The High Plains Western Heritage Center (HPWHC) has just acquired an extensive collection of artifacts from Fort Sully and the Arikara village which was located nearby. The collection is on loan to the HPWHC.
The Arikara tribe occupied much of South Dakota and the High Plains. They were a semi-nomadic people and one of their permanent camps consisting of earthen lodges was located approximately 30 miles north of Pierre, SD. Smallpox severely reduced the Arikara population in the mid 1800’s, providing an opportunity for the Sioux to take their lands. The Arikara, who had no love for the Sioux, provided many scouts to the American military, including George Armstrong Custer. Several Arikara scouts, including Custer’s favorite scout, Bloody Knife, lost their lives in the Battle of the Little Bighorn.

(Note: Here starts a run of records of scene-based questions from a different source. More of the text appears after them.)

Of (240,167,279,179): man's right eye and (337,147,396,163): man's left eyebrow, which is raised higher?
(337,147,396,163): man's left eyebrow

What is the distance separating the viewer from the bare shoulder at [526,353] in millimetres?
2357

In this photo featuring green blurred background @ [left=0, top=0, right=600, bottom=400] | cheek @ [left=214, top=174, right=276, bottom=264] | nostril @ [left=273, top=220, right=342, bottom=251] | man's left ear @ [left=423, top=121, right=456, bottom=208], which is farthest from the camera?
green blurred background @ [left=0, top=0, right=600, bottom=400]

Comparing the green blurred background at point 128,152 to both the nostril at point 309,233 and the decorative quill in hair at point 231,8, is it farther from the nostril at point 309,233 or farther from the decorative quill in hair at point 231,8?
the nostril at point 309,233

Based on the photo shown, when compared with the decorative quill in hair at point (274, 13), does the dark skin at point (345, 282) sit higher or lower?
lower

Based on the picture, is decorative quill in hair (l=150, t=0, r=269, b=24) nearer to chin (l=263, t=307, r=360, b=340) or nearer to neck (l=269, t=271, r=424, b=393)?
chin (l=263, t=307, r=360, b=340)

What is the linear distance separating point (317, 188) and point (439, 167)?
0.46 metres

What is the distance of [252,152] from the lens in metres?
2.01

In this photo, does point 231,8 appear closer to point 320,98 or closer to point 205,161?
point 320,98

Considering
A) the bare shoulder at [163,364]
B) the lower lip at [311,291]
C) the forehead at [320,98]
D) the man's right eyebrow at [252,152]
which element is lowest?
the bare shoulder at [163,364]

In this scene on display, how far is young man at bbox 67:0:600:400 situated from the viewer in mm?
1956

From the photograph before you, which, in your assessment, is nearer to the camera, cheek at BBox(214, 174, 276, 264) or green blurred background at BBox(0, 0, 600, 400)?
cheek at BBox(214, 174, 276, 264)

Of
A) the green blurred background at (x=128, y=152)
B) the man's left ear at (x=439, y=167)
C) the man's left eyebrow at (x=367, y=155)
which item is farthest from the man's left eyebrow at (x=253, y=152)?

The Ft. Sully collection includes many intricately decorated Arikara pot sherds, some covered with soot from camp fires. Also in the collection are stone tools, finely crafted bone tools, and several beautiful display cases of arrowheads, arrow straighteners, fish hooks and awls.
Also on loan are artifacts collected from Fort Sully. The fort was originally built near Farm Island, just east of Pierre, but after a couple of years, the fort was relocated approximately 30 miles north of Pierre, to a better location on the banks of the Missouri River. The fort is now under water as a result of building the Oahe Dam. The artifacts were collected with permission prior to the flooding of the site. Included among the items on loan are military insignia, uniform buttons, a bayonet, the hilt from a sword, and a cannonball. We have also been given a copy of an early map of the fort and drawings of many of the original buildings, as well as an old line drawing of the original Fort Pierre.
A temporary exhibit with some of the items is already on display in our Early Pioneer Room. The remaining items are being moved to the Center where they will be cataloged and prepared for display over the next few months. Please stop in and see this incredible display of an early and important part of our history.